I
don't drive to school much, I take the bus and train but sometimes
the universe arranges itself so there is a car at my disposal.
I got
stuck in front of the firetruck on the overpass between two highways.
It screamed at me for a good two minutes,-which any kid can
tell you the louder you get screamed at the harder it is to figure
out what to do next. I don't know how I got out of it but, no
sooner had I gotten down the road a bit and was beginning to breathe
normally again, an ambulance pulled up behind me and the sirens
blasted again. Twenty-three degrees in New York and I arrived
in school sweated out.
And
that was the easy part of the day.
I was
speaking with the math assistant principal, when a pretty young woman
who struggled with English, asked, "Mr., are you busy?"
"Yes,
of course," he answered, and she stood by the side and waited.
And waited. And waited some more.
Finally
he asked what she needed.
"No
teacher, in room"- she got out in broken English.
"Well,
what teacher does it say on your schedule?" he asked and took
the paper from her hand.
If
you guessed, Ms. Teacherfish, you guessed right. I was at
the assistant principal's office confirming I had been given a new
schedule, which of course, he had no record of. I hustled down
to the room on the young lady's program card and gave my new class,
the new class spiel in English and then in Spanish. And then
repeated it three times as two more groups identified that in fact
there was indeed a new math class in said room.
The
next period was Resource Room, and if I thought things couldn't go
worse. I was wrong. The state monitor arrived.
We
spend an inordinate amount time worrying about being "monitored".
Perhaps that comes from spending a year on the closing school
list, only escaping doom at the last moment when an independent
arbitrator decided that even an all powerful mayor needs to adhere to
contracts.
The
monitor entered our resource room. On a good day there isn't enough
room to swing a dead cat. (I don't know what that means
exactly, but the one piece of feedback we got was don't use idioms)

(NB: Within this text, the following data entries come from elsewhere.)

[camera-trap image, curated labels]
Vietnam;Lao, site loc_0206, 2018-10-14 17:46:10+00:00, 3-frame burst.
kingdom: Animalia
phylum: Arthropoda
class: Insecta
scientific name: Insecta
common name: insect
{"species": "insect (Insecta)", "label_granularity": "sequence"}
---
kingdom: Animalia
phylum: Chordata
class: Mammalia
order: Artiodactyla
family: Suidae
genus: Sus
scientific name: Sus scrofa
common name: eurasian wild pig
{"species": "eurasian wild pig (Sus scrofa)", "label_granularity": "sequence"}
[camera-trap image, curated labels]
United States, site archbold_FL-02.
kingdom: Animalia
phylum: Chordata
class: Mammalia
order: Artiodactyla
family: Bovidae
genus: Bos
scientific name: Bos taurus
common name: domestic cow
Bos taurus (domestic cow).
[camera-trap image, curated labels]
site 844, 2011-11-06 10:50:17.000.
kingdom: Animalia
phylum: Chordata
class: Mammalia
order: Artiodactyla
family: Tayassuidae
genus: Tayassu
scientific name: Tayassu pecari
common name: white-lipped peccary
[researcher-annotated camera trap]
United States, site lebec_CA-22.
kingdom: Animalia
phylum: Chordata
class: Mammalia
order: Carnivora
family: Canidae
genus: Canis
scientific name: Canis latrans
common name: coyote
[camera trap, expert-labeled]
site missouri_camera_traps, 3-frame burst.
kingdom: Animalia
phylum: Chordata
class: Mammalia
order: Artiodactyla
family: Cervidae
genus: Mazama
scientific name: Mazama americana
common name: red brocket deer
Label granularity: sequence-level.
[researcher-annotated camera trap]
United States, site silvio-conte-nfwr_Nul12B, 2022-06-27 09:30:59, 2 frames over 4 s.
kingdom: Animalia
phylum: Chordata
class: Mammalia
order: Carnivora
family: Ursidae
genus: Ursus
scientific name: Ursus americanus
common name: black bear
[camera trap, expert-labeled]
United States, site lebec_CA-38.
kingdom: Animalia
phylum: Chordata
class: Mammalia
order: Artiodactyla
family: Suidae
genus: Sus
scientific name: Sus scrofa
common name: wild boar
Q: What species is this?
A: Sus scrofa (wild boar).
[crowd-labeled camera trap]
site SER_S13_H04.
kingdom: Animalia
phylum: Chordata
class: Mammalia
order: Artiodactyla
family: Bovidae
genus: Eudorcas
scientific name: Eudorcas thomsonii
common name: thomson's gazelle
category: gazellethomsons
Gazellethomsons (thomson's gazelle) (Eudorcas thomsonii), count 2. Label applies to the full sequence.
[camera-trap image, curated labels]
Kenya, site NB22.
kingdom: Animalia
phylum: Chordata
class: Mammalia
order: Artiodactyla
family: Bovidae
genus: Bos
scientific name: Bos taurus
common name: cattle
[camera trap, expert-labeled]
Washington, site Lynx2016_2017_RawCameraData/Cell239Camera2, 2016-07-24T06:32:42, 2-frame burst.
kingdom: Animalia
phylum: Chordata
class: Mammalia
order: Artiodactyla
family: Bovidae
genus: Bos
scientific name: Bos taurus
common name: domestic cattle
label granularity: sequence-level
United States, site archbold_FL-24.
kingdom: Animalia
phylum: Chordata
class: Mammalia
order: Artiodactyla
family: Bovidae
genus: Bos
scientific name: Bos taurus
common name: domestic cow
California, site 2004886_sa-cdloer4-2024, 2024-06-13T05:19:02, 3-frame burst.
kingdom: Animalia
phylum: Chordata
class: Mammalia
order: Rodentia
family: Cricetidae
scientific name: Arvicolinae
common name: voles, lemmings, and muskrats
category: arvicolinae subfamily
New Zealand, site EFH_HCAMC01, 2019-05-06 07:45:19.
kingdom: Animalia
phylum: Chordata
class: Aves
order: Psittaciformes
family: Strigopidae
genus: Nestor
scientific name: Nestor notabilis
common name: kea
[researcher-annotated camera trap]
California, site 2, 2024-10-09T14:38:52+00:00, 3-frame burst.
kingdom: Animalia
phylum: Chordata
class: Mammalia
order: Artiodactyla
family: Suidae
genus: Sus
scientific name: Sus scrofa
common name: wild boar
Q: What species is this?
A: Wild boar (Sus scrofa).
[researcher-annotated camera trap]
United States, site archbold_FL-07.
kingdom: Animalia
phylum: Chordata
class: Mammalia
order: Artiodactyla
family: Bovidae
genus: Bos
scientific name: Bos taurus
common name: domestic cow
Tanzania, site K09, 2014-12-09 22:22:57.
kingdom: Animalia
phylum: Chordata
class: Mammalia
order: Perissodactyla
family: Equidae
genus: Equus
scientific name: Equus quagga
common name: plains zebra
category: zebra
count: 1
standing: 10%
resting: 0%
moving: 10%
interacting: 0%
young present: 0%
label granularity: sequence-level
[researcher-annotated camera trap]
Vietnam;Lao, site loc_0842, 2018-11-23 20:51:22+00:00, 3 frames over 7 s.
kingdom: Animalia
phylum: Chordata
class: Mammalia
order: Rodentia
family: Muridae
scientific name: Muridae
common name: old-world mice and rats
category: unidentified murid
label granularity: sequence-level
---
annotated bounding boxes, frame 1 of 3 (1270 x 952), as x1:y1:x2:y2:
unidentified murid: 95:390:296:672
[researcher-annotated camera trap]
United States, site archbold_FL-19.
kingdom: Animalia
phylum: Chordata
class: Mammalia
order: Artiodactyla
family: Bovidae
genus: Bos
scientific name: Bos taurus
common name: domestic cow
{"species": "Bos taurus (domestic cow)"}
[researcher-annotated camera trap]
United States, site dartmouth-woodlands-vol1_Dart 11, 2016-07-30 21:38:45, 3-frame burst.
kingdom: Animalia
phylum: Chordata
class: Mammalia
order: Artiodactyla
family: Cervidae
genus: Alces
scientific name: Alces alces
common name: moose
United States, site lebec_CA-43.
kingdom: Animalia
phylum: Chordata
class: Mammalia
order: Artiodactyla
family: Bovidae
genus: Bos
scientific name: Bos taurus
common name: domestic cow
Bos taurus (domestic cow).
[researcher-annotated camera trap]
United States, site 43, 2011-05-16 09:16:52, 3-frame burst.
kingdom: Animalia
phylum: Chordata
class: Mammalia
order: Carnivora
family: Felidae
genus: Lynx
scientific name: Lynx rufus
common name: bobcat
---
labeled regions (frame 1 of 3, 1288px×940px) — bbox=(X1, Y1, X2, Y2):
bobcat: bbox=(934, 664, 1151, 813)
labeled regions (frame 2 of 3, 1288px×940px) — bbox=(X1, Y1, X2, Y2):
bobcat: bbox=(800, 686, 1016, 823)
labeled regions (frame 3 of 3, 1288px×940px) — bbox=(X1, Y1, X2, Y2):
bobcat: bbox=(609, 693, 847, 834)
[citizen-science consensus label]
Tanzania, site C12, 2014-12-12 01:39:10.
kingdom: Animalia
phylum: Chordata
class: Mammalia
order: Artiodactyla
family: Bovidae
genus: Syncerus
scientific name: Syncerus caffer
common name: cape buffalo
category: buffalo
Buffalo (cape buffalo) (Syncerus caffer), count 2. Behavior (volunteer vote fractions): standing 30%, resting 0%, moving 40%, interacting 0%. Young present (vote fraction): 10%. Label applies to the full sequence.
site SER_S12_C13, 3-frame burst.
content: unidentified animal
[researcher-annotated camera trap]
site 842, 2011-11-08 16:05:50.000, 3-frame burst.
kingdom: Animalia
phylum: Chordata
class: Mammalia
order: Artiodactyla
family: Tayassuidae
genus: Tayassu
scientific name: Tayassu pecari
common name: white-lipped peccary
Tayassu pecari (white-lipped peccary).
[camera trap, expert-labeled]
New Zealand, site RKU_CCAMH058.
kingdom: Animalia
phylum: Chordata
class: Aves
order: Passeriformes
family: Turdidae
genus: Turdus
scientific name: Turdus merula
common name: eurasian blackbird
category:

She spent the next forty-five minutes, sliding
between my half of the room and the other half occupied by a
different group of students. With a different teacher- equally
flummoxed.
Lucky
for me, my side is smaller, with less chairs. She spent more
time on their side.
We
discussed a New York Times editorial about Women in Combat, Shaggy,
so nicknamed, because he reminds the rest of the group of the
character in Scooby Doo cartoon, kept his head up the whole period
and played it straight. When I thanked him later, Carlos said,
"You tell us not to accuse anyone of using illegal
substances if we don't have proof"
That's
not what I meant by playing it straight. That's why, I guess I
shouldn't use idioms.
Alfonso
wanted to talk about the decorated sniper who was shot to death at a
shooting range in Texas. I asked him to connect it to the
article. Miraculously he did.
Freida
volunteered the correct, counter argument, it is the second time
she's spoken aloud this semester.
Paulo
said there was only one four star woman general. I said,
I didn't know that for a fact but he found the line in the
article that proved him right immediately.
Was
the monitored impressed? I have no idea, all I heard from the
head of our department was the don't use idiom thing.
Later
I started to calm down, what did it matter what she thought? I
sat with seven young people in a crowded overheated room who could
discuss a New York Times editorial with insight and conviction.
Why should I care if anyone else was impressed?
And
so I made it through the end of the day- calmed down considerably. I
had a meeting in Brooklyn in the evening but the kind lady
voice inside my cell phone was directing me there and I was getting
into my "what me worry?" mode when a woman pulled up next
to me and signaled that I should roll down my window. I figured
she was going to tell me that my scarf was hanging out the car door.
"You
should check your right rear tire," she said, "I
think the lugs are loose and it might fall off."
It
didn't.
The
day ended uneventfully.
I
survived.
Cue
the Mama told me there'd be days like this- music.